╭─ Records provided

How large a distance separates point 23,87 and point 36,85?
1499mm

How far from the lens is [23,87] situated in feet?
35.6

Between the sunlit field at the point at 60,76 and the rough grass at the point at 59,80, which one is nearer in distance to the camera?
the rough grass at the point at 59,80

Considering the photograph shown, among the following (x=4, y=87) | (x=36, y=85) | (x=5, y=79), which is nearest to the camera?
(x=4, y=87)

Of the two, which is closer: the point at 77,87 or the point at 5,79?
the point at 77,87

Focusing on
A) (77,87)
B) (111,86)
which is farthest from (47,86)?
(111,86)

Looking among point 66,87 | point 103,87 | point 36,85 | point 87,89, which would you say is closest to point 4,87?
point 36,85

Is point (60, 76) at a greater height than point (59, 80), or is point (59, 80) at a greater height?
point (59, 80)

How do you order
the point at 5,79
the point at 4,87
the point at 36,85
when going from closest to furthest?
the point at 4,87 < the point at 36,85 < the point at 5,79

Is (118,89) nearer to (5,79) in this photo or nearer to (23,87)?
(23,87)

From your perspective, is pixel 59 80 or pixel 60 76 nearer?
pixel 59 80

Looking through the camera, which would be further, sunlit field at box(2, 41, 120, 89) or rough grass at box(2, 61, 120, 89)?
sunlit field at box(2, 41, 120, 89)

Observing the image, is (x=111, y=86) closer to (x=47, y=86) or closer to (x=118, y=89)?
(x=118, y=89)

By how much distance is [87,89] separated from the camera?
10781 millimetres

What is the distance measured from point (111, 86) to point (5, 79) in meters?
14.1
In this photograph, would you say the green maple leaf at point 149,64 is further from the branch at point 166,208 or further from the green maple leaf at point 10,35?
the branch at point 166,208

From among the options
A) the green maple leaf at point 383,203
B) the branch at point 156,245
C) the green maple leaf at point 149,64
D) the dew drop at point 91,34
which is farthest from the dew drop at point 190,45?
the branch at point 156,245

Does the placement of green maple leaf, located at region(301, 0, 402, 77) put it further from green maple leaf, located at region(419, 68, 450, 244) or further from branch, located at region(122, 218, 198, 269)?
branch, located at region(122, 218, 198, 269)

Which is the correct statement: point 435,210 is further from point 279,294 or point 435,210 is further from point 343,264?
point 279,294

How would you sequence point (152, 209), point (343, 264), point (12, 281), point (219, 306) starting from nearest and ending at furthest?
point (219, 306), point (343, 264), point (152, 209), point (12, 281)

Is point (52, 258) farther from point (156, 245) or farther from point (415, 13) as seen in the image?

╰─

- Do this: Please reproduce word for word the lines of the data from the line containing "Which is the" through the end of the data, inclusive.

- Task output:
Which is the correct statement: point 435,210 is further from point 279,294 or point 435,210 is further from point 343,264?
point 279,294

How would you sequence point (152, 209), point (343, 264), point (12, 281), point (219, 306) starting from nearest and ending at furthest?
point (219, 306), point (343, 264), point (152, 209), point (12, 281)

Is point (52, 258) farther from point (156, 245) or farther from point (415, 13) as seen in the image?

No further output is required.